--- START ---

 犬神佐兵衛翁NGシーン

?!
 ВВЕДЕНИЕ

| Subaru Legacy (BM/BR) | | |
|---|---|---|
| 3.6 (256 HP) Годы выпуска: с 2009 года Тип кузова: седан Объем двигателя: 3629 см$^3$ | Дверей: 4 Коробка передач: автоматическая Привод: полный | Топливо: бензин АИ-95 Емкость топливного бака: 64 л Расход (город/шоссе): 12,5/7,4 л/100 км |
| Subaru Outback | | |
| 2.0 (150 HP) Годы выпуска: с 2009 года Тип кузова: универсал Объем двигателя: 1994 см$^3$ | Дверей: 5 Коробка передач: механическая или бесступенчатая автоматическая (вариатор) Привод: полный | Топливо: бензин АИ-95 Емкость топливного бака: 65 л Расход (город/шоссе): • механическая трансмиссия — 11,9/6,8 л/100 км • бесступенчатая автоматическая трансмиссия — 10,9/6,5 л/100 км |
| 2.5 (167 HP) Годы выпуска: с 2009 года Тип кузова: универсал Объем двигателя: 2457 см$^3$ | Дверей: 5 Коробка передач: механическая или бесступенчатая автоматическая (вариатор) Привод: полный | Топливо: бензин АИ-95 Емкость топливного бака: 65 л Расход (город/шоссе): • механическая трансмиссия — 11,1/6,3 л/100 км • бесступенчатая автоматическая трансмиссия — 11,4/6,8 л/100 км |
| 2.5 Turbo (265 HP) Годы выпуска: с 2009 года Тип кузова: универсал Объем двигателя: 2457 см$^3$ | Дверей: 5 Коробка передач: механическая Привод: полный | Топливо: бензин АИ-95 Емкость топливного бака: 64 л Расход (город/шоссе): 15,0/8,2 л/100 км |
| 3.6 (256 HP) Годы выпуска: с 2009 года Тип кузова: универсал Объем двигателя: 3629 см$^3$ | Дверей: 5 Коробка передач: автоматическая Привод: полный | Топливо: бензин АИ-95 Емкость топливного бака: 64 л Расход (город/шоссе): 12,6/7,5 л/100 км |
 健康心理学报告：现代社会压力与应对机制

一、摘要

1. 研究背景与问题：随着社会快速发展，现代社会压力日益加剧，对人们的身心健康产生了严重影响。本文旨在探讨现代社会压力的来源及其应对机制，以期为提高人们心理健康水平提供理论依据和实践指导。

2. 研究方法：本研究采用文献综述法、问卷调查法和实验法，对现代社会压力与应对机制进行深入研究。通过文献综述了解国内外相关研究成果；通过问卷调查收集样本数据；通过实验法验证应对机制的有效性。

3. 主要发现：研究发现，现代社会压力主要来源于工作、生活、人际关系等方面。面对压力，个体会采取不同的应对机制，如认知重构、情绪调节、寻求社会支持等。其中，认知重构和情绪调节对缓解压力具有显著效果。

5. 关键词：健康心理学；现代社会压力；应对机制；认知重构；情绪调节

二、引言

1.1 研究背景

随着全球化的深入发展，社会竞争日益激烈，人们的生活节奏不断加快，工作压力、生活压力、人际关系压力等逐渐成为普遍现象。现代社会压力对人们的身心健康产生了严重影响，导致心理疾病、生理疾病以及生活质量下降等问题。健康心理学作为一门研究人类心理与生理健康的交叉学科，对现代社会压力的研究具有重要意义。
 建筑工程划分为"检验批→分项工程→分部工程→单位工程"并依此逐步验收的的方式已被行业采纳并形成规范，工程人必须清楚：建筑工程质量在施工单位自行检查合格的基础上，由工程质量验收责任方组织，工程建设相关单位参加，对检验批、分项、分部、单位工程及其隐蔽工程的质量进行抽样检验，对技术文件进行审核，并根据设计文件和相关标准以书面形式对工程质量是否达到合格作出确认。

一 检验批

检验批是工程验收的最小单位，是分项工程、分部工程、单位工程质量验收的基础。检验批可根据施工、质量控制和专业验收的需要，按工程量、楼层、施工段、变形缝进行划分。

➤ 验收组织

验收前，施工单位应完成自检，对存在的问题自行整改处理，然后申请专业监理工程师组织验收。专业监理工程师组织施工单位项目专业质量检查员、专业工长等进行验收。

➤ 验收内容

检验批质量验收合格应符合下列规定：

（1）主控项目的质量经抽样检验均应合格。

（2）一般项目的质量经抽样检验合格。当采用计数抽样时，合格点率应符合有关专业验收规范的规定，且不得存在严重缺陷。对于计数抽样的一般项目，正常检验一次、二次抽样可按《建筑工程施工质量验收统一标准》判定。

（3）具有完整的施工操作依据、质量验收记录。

--- END ---

The lines to copy are those in the records above containing the word "вариатор".

| 2.0 (150 HP) Годы выпуска: с 2009 года Тип кузова: универсал Объем двигателя: 1994 см$^3$ | Дверей: 5 Коробка передач: механическая или бесступенчатая автоматическая (вариатор) Привод: полный | Топливо: бензин АИ-95 Емкость топливного бака: 65 л Расход (город/шоссе): • механическая трансмиссия — 11,9/6,8 л/100 км • бесступенчатая автоматическая трансмиссия — 10,9/6,5 л/100 км |
| 2.5 (167 HP) Годы выпуска: с 2009 года Тип кузова: универсал Объем двигателя: 2457 см$^3$ | Дверей: 5 Коробка передач: механическая или бесступенчатая автоматическая (вариатор) Привод: полный | Топливо: бензин АИ-95 Емкость топливного бака: 65 л Расход (город/шоссе): • механическая трансмиссия — 11,1/6,3 л/100 км • бесступенчатая автоматическая трансмиссия — 11,4/6,8 л/100 км |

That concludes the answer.